The project was a reckoning, solely focused on the undeniable truth that the United States could not exist — not its wealth, status, or culture — without slavery. Hannah-Jones forced a nation in deep denial to turn its searing gaze inward, to recognize the extent and continuation of its injustice and brutality.
Hannah-Jones tells ESSENCE that the 1619 Project “unsettles our national narrative. It unsettles the idea of American exceptionality. It does not deify our founding or our founders.”
Released on the 400th anniversary of the arrival of enslaved Africans to Virginia and consisting of work by Black writers, artists, scholars, and thought leaders, this epic project is a collection of reported essays, photo essays, poems, and a podcast. In an industry that is overwhelming white-led, that Hannah-Jones — a Black woman reporter — directed a project of this magnitude with a nearly all-Black team was groundbreaking.
Hannah-Jones says she’s “very proud” of what she and her team were able to accomplish. But reflecting on the experience, she says, brings memories of both difficulties and joyous moments. “Spending eight months literally immersed in the atrocities that have been committed against your ancestors, with no real break… was very emotionally taxing,” she says. “The other difficult thing was just the immense pressure to get this right, to create a project that Black people would be proud of. And that was a pressure I felt every single day. It was both difficult and motivating.” But for her, the overwhelmingly positive response the project received from the Black community was the most joyous time of all.
The 1619 Project is far from over. It will continue to feature more essays and art. The New York Times Magazine teamed up with the Pulitzer Center on Crisis Reporting, producing a free online curriculum for educators that, according to the center, more than 1,000 teachers are planning to use in their classes. Hannah-Jones tells ESSENCE they’re planning to expand that curriculum, in addition to adding a series of children’s books.
And Hannah-Jones is continuing beyond as well, taking the spirit of revelation and confrontation that imbued the 1619 Project to other areas of racial injustice. This, she says, is the work she’s always been drawn to. “What really drove me towards doing investigative work [was] not just writing that inequality exists, but really trying to unearth the mechanisms behind it and the people responsible for it.”
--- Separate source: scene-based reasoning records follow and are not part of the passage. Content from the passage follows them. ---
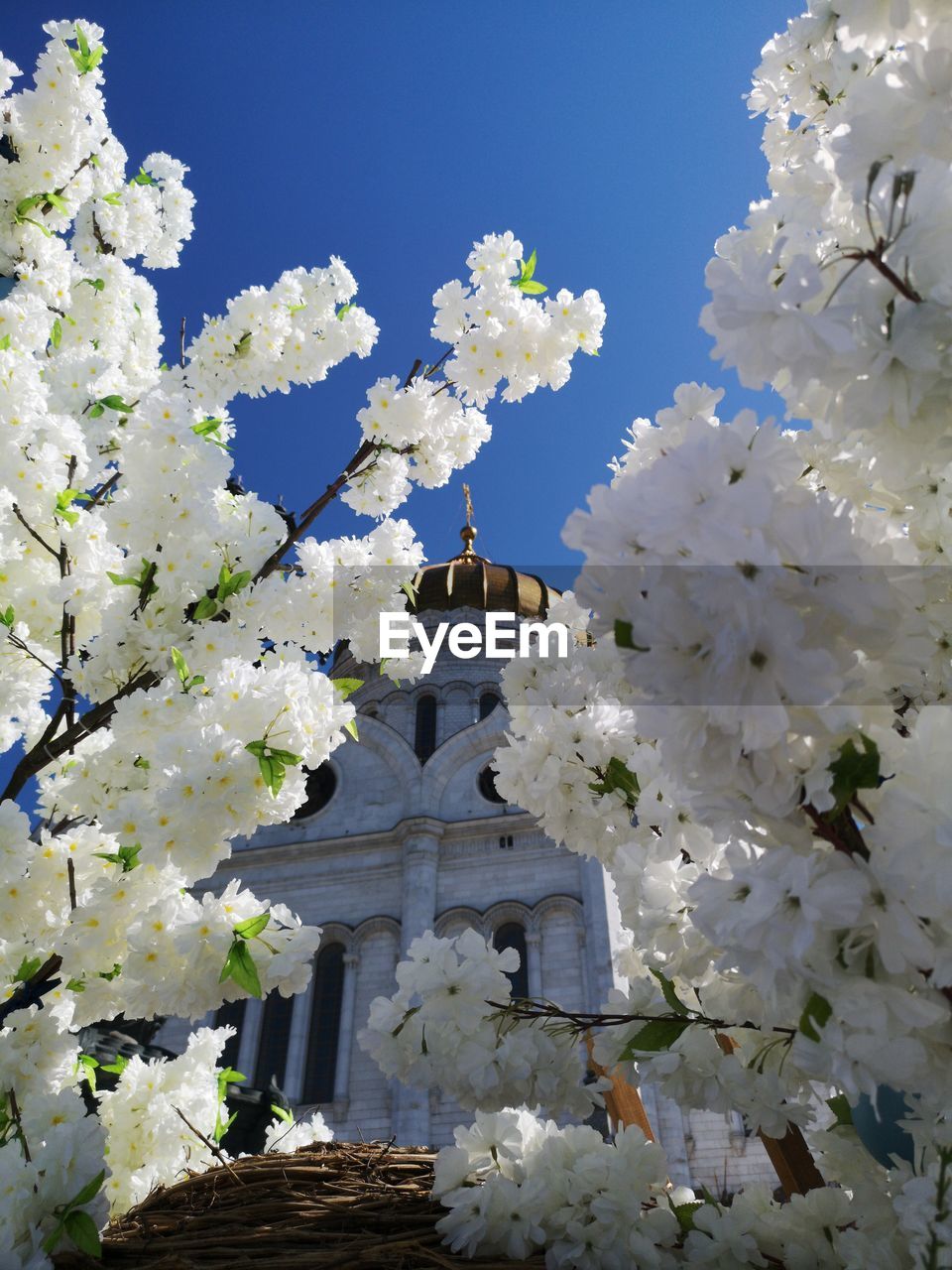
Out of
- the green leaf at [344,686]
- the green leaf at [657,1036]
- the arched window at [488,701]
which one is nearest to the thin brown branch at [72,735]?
the green leaf at [344,686]

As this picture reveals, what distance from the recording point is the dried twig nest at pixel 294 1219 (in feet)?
6.38

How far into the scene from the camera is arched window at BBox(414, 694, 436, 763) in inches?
846

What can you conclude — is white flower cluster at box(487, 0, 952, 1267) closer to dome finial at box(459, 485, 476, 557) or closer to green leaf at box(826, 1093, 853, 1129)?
green leaf at box(826, 1093, 853, 1129)

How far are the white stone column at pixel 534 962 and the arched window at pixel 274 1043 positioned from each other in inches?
170

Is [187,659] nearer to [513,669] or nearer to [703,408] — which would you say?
[513,669]

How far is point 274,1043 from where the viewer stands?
1661 centimetres

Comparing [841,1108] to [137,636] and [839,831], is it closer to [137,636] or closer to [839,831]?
[839,831]

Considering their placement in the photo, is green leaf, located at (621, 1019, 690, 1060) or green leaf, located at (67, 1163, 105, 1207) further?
green leaf, located at (67, 1163, 105, 1207)

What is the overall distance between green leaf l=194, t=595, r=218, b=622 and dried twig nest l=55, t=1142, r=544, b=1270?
193cm

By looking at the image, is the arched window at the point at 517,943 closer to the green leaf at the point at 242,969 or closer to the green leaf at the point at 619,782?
the green leaf at the point at 242,969

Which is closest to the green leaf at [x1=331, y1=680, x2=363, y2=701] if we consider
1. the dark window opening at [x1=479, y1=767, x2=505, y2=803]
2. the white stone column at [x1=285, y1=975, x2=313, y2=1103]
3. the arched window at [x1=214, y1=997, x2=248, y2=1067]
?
the white stone column at [x1=285, y1=975, x2=313, y2=1103]

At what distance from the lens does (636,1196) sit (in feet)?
6.50

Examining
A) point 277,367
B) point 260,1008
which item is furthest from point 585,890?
point 277,367

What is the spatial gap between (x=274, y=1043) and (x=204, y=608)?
15181mm
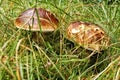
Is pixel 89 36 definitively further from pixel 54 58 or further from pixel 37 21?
pixel 37 21

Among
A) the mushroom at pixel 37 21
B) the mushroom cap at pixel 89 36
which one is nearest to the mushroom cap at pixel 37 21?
the mushroom at pixel 37 21

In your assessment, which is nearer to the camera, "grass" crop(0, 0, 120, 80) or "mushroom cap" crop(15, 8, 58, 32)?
"grass" crop(0, 0, 120, 80)

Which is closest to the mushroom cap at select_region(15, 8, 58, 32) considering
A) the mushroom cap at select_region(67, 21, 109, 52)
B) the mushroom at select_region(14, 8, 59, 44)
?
the mushroom at select_region(14, 8, 59, 44)

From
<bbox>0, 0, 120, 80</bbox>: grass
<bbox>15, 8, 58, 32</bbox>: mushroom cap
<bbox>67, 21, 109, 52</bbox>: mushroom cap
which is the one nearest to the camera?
<bbox>0, 0, 120, 80</bbox>: grass

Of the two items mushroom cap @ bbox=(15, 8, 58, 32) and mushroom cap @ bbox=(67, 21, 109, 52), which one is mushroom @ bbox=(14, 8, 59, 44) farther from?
mushroom cap @ bbox=(67, 21, 109, 52)

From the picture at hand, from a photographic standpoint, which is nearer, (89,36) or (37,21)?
(89,36)

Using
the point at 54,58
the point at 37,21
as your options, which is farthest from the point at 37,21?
the point at 54,58

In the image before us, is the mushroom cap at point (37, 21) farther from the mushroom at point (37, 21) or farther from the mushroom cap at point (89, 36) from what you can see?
the mushroom cap at point (89, 36)

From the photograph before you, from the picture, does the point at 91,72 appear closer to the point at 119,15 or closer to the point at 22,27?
the point at 22,27
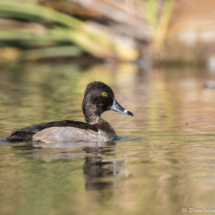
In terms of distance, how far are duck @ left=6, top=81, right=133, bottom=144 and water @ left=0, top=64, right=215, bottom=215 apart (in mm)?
193

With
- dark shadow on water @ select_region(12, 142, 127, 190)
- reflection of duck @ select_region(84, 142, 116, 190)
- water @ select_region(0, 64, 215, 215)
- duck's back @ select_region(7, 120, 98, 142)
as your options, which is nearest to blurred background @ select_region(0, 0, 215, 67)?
water @ select_region(0, 64, 215, 215)

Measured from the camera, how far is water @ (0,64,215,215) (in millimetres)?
5359

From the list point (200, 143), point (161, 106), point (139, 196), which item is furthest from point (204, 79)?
point (139, 196)

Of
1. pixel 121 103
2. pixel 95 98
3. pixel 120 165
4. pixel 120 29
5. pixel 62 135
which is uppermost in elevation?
pixel 120 29

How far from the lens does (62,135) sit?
8594 mm

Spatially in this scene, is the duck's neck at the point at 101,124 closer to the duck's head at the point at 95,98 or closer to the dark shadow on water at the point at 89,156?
the duck's head at the point at 95,98

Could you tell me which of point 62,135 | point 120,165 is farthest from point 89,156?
point 62,135

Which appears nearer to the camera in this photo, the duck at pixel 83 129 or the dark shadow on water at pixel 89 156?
the dark shadow on water at pixel 89 156

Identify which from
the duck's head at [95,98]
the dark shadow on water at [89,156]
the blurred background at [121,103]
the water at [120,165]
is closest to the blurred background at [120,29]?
the blurred background at [121,103]

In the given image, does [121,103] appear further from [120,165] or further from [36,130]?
[120,165]

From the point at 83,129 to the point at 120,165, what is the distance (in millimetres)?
1905

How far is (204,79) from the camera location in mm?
20812

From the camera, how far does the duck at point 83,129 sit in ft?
28.0

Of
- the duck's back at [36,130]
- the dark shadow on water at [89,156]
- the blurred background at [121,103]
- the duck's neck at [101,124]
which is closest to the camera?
the blurred background at [121,103]
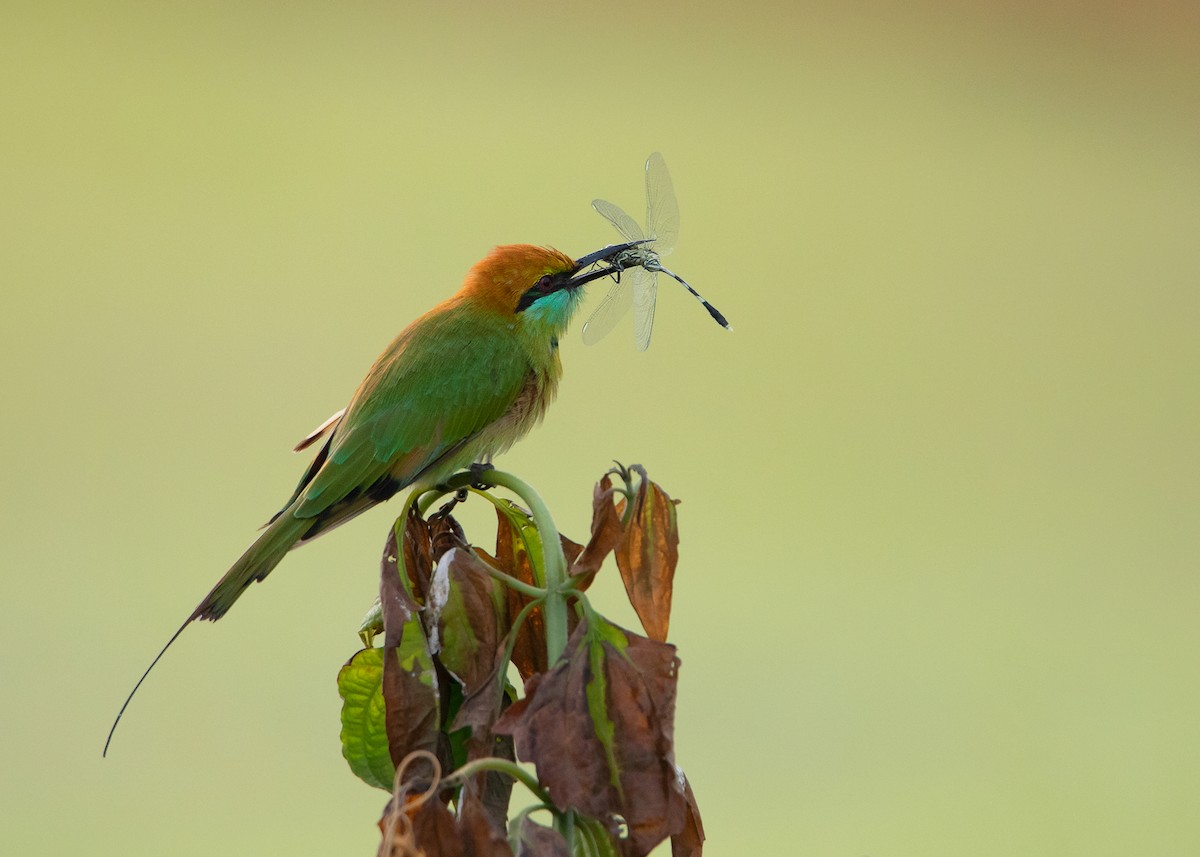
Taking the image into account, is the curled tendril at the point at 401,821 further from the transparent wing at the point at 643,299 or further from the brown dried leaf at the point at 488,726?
the transparent wing at the point at 643,299

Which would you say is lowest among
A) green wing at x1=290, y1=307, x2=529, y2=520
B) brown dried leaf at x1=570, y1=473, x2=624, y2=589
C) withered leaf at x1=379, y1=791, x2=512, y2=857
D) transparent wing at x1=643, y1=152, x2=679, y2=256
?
withered leaf at x1=379, y1=791, x2=512, y2=857

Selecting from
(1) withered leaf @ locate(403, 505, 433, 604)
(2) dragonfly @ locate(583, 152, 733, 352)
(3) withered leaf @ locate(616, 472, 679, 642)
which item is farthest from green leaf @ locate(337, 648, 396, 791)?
(2) dragonfly @ locate(583, 152, 733, 352)

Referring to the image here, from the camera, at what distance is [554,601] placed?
0.56 metres

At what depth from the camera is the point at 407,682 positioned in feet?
1.93

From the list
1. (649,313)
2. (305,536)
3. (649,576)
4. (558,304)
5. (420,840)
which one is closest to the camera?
(420,840)

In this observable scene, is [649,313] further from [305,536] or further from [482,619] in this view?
[482,619]

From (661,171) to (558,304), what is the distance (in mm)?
172

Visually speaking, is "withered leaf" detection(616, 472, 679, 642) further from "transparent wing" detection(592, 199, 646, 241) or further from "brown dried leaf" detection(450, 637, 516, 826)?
"transparent wing" detection(592, 199, 646, 241)

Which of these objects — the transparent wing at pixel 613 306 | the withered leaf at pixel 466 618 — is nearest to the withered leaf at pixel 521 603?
the withered leaf at pixel 466 618

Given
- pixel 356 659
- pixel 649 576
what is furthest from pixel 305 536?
pixel 649 576

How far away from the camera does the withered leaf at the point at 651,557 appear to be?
611 millimetres

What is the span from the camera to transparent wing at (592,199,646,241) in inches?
36.8

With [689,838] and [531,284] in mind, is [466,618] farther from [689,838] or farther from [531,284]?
[531,284]

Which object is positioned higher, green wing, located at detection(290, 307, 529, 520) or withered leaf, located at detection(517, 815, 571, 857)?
green wing, located at detection(290, 307, 529, 520)
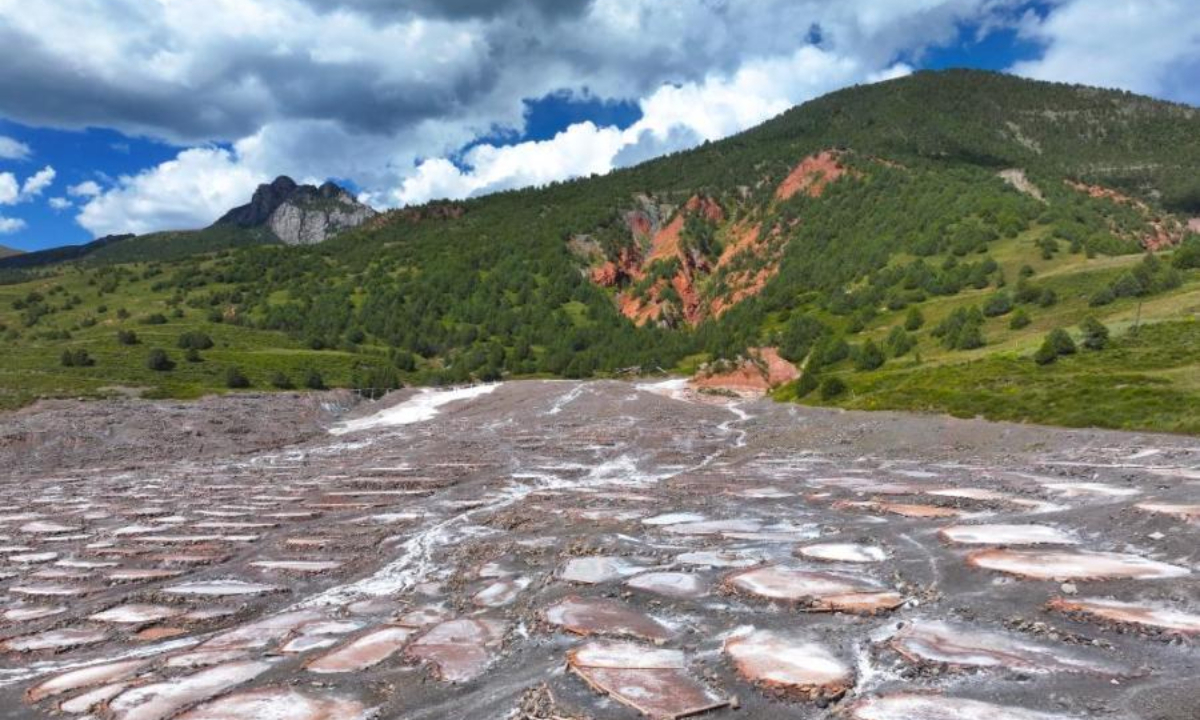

A recipient of the MacArthur Fellowship, a prestigious award often called the “genius grant,” Hannah-Jones says that in her career, “I’ve always written about the worst side of America.”
Along with her upcoming book, “The Problem We All Live With,” a large part of that work has included documenting the pervasiveness and “persistence” of racial segregation in the United States.
Published in The New York Times Magazine, one of her most influential pieces was the June 2016 article “Choosing a School for My Daughter in a Segregated City.” Weaving in incisive analysis about the past and present of school segregation in the U.S., Hannah-Jones takes readers on a personal journey. Should she and her husband send their daughter to a racially segregated school with little resources? Or should they send her to a school with more opportunities — even if those opportunities were made available because of racial injustice? In the end, Hannah-Jones and her husband decided to enroll their daughter in the segregated school, where they could help change the system.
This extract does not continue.